It’s been a rough two weeks in the West Bank, ever since three Israeli teenagers went missing near Hebron: the aggressive search operation has led to scores of injuries, hundreds of raids on homes and offices, confiscated property and the deaths of innocent Palestinian civilians.
In a dozen stories published since June 12, when the settler boys were last seen, The New York Times has informed us of the massive campaign and the reactions of Israelis and Palestinians to the operation dubbed Brother’s Keeper. Yet, in all this reportage, the newspaper has omitted or glossed over some key developments, including the arrests of of Palestinian children, who can also be described as kidnap victims, albeit at the hands of security forces.
In its operation, ostensibly aimed at finding the three Israeli teens, the army has arrested dozens of Palestinian children, bringing the total to 250 held in military custody. Times readers have not been told about this, however, nor have they heard that Israel’s treatment of child prisoners has come under attack by numerous groups in recent years. (See TimesWarp, “The Times Non-Story of 2013: Abuse of Child Prisoners.”)
A UNICEF report published in 2013, found that Israel was responsible for abusive treatment of child prisoners, coerced confessions, failure to provide legal help or contact with parents and other violations of the rights of children.

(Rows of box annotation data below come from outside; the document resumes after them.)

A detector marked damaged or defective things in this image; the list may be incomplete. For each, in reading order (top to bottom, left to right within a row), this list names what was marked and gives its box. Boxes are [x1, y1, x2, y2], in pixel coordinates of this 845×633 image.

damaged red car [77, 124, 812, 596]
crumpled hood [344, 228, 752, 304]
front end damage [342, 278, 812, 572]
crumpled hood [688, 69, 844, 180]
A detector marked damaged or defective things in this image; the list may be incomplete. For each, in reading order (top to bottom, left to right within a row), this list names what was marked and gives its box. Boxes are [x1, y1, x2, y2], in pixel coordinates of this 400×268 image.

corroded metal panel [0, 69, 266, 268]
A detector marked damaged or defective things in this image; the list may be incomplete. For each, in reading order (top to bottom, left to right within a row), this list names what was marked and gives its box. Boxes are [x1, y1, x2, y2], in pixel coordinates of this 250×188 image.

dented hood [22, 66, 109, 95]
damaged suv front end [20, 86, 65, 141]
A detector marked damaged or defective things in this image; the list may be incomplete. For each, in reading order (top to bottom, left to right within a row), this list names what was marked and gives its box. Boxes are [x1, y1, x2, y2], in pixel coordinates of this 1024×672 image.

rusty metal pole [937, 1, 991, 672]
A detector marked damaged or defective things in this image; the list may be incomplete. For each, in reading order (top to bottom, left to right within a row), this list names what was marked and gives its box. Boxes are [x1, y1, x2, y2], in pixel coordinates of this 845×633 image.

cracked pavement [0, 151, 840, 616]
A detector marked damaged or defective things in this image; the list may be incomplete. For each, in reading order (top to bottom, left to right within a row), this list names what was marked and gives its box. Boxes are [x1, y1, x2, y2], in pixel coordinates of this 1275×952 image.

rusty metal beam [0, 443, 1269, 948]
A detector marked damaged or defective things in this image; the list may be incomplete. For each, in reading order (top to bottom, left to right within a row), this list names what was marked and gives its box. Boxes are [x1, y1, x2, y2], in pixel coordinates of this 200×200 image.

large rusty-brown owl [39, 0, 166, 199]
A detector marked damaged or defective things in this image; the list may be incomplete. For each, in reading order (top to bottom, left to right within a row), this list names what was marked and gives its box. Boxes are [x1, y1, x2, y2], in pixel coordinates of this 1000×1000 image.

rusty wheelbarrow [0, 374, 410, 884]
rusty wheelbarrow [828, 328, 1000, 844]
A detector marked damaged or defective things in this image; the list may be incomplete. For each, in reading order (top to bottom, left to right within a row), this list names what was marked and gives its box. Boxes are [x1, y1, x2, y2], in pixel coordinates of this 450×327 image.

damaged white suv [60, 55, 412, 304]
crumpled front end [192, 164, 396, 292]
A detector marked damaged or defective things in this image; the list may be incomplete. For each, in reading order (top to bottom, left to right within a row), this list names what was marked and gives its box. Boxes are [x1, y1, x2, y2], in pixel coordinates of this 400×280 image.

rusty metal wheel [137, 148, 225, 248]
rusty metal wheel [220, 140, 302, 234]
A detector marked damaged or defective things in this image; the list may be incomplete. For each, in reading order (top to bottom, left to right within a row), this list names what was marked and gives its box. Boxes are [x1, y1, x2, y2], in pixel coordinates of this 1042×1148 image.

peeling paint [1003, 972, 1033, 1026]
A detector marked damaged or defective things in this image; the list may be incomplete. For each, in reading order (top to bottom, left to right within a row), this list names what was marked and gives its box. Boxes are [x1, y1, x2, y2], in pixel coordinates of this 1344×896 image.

It stated, “In no other country are children systematically tried by military courts that, by definition, fall short of providing for the necessary guarantees to ensure respect for their rights.” In spite of this report and others, Israel has continued to arrest Palestinian children, targeting even more of them during the recent crackdown.
Reports also inform us that Israel is aiming to increase yet another alarming statistic: officials say they will double the number of Palestinians held without charge or trial (administrative detainees), from 200 to 400. Rights groups have frequently condemned this practice, and a recent letter by a consortium of groups states (with a hint of sarcasm), “In terms of administrative detainees, it is hard not to question if there is really an immediate, essential military need that entailed the swift detention without trial of dozens of people.”
Among those arrested during the sweep of the last two weeks are 52 former prisoners released in an exchange deal for the Israeli soldier, Gilad Shalit, plus another former detainee, Samer Issawi, who won his freedom from administrative detention after a grueling partial fast of 266 days. During a brief court appearance, his lawyer said, Issawi was barely able to hold up his head in court, a sign of severe sleep deprivation.
Which brings us to another unreported item concerning Brother’s Keeper, the loosening of laws restricting torture. Israeli media have reported that less than a week after the teens went missing, the government issued an order classifying prisoners detained in the current operation as “ticking bombs.” Under Israeli law, this designation allows the use of interrogation techniques that amount to torture.
Samer Issawi’s behavior in court is a sign that this government order is in effect. The order also means that every Palestinian rounded up in the sweep comes under this designation of “ticking bomb:” university professors, students, shopkeepers, legislators, farmers and children as well as adults.
The Times last reported that “more than 370” Palestinians have been arrested since the operation began. The number appears to be much higher, however. Last week the Palestinian Prisoners’ Society reported 566 in detention. The group also provided the numbers city by city, ranging from 201 in Hebron (near the site the teens were last seen) and 90 in Nablus (far from the alleged crime) to one in Jericho.
Moreover, the Times has failed to report the total number of Palestinian dead as a result of the search operation. As of June 27 it stood at seven, including two elderly West Bank residents who died of heart failure during raids on their communities. The victims have been unarmed civilians.
The Times has also glossed over the fact that Israeli, Palestinian and international organizations, such as Amnesty International have condemned the search campaign, failing to name these groups or give more than passing mention to their statements. Jerusalem bureau chief Jodi Rudoren takes notice of their protests but vaguely refers to them as a “chorus of human rights groups” and places their charge of collective punishment in quotes.
A statement by several of the organizations, however, notes that Israel’s crackdown breaches international law and the army’s measures “do not seem to serve a military need that can justify the damage they have caused.” It condemns “stringent restrictions” imposed on Palestinians already in detention as well as Israel’s “sweeping and arbitrary travel restrictions,” and it calls the operation “a blatant violation of the prohibition against collective punishment.” Times readers, unfortunately, have heard none of this.
We have a right to know these aspects of Brother’s Keeper. The number of dead, the abuse of children and all prisoners, the practice of administrative detention and the heartbreaking story of Samer Issawi and his courageous battle for freedom are newsworthy items fit to print. The Times, however, has omitted these details from its coverage, showing once again that its dedication to preserving the reputation of Israel trumps its responsibility to readers.